What is a Receiver
A receiver is a person appointed as custodian of a person or entity's property, finances, general assets, or business operations. Receivers seek to realize and secure assets and manage affairs to pay debts. For businesses, they try to maximize profits and asset value, and either terminate operations or sell all or part of the company. When a receiver is appointed, a company is said to be "in receivership."
BREAKING DOWN Receiver
Receivership is an alternative to bankruptcy and potentially a better option for companies facing financial difficulty. Compared to bankruptcy, the process of receivership carries less stigma, requires less paperwork, and has fewer court proceedings. This economy of action will result in lower costs for all parties.
A receiver will notify creditors of the receivership as they review the corporation’s finances and operations to identify inefficiencies. If liquidation is the preferred or only option, the receiver sells assets secured under each contract.

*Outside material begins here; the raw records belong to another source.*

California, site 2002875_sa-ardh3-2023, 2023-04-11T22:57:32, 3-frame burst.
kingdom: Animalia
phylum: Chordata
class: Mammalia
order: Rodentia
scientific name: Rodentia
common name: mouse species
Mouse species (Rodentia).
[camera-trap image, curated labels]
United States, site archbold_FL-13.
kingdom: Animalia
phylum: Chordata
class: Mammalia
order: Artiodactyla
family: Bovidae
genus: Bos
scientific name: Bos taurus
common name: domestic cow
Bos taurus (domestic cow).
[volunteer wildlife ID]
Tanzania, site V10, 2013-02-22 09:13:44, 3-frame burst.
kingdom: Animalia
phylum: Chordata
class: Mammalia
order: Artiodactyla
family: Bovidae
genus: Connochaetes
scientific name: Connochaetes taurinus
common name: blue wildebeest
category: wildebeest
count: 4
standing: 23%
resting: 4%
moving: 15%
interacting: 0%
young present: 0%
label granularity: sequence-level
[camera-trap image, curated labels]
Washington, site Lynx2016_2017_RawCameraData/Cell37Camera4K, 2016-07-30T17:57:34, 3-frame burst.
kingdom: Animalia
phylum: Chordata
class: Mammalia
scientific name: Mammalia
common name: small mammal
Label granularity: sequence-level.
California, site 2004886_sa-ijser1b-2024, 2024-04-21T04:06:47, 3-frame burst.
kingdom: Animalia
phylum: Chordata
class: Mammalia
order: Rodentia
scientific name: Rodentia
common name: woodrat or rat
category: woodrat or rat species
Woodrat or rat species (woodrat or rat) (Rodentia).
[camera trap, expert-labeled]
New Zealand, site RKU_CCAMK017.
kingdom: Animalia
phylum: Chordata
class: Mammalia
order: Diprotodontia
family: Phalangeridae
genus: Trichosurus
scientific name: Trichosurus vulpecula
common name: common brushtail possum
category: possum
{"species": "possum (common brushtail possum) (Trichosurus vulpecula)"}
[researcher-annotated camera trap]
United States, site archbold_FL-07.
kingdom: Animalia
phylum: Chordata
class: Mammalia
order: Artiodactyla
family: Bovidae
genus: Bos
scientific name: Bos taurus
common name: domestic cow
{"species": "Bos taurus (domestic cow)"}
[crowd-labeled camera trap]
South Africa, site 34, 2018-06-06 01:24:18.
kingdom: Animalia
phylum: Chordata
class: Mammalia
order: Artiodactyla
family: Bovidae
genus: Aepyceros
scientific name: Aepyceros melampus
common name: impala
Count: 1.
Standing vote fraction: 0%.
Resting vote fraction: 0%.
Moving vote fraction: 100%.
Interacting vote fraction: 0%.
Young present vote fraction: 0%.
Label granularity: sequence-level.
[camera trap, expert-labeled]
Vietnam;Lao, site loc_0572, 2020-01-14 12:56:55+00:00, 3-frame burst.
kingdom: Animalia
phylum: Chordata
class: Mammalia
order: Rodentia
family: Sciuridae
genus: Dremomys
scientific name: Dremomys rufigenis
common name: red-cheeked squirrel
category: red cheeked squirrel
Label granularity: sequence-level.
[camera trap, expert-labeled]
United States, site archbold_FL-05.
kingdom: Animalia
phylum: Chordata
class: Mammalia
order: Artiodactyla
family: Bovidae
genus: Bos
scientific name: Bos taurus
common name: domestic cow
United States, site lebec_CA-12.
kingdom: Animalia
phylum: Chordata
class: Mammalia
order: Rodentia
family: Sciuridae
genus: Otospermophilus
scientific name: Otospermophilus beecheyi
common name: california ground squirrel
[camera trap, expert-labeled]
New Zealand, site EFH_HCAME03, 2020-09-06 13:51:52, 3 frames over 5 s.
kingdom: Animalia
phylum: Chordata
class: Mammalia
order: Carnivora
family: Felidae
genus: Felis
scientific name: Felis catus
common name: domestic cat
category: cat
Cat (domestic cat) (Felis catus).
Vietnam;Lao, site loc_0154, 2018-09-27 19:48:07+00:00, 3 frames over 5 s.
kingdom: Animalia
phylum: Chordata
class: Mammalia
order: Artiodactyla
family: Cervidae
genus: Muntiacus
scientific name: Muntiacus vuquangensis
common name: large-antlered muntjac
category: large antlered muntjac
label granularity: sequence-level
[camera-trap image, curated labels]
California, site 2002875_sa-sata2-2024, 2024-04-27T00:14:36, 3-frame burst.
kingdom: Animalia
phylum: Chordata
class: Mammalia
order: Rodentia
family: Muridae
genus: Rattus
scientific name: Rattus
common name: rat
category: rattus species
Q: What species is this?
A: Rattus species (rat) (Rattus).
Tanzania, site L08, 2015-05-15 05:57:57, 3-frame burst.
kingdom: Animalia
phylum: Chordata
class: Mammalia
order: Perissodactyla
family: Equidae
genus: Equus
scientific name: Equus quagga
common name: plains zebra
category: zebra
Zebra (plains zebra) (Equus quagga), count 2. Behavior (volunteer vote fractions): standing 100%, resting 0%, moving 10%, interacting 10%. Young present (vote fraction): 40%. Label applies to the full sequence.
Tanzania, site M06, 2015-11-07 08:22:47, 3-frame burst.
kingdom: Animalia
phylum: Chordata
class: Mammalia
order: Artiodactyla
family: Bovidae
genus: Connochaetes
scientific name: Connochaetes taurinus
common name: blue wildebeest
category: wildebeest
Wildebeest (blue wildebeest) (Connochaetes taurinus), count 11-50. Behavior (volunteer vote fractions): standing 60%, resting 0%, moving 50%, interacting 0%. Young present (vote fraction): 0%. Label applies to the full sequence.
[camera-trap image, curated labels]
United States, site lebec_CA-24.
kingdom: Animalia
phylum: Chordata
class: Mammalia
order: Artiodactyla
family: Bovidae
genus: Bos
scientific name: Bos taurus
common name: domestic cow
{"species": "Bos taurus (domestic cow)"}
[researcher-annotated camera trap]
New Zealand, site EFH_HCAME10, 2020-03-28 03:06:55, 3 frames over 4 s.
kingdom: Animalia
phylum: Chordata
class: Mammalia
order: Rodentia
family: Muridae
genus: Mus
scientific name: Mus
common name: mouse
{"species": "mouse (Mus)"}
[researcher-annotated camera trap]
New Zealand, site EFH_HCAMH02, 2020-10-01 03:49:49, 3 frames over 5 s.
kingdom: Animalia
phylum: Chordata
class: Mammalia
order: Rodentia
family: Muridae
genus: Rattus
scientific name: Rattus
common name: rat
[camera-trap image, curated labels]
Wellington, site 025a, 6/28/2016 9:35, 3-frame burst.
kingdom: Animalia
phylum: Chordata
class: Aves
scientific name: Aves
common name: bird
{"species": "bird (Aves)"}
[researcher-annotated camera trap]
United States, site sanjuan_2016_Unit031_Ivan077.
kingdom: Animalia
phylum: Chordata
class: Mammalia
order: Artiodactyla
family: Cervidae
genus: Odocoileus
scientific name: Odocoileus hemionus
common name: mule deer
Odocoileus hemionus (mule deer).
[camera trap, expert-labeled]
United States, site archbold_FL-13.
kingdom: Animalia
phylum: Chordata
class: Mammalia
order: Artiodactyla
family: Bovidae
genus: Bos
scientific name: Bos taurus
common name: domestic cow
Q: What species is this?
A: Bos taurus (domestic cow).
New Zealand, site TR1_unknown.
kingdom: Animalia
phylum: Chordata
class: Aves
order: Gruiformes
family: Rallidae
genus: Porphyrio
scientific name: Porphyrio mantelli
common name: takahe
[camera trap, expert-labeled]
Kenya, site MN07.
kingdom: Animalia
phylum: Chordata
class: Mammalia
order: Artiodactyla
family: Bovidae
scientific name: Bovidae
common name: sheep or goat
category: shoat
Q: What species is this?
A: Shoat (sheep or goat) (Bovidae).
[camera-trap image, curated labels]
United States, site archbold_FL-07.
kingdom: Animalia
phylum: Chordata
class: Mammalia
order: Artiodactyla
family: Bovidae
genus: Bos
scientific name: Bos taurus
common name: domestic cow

Receivers oversee distribution of proceeds from liquidation after they deduct receivership fees and expenses. Distribution of assets is on a priority basis. Unsecured creditors receive payment if funds remain after paying secured and other higher priority creditors.
If restructuring is possible, the receiver negotiates terms with creditors and creates a repayment plan. They may also hire new management to run the company more efficiently and profitably. The receiver closely monitors administration and submits a monthly progress and status report to the company, its creditors, and the court. The role of the board of directors is suspended until the company is out of receivership.
Pros and Cons of Being Appointed a Receiver
A court-appointed receiver is a neutral third-party entity, working on behalf of the company and its creditors to secure mutually beneficial agreements. By communicating with a neutral receiver, the corporation and its creditors are more likely to reach a favorable understanding and in less time than under a bankruptcy proceeding. Because the process of receivership begins quickly, many employees are blindsided by changes in the corporation, such as involuntary terminations and cuts in benefits or wages.
A receiver has the flexibility to develop strategies for paying company debts typically unavailable under a bankruptcy. More money may be secured for creditors and stockholders, potentially saving the company from closing. However, depending on proceeds from asset sales and amounts owed for secured and unsecured debts, not all creditors and stockholders are paid during liquidation.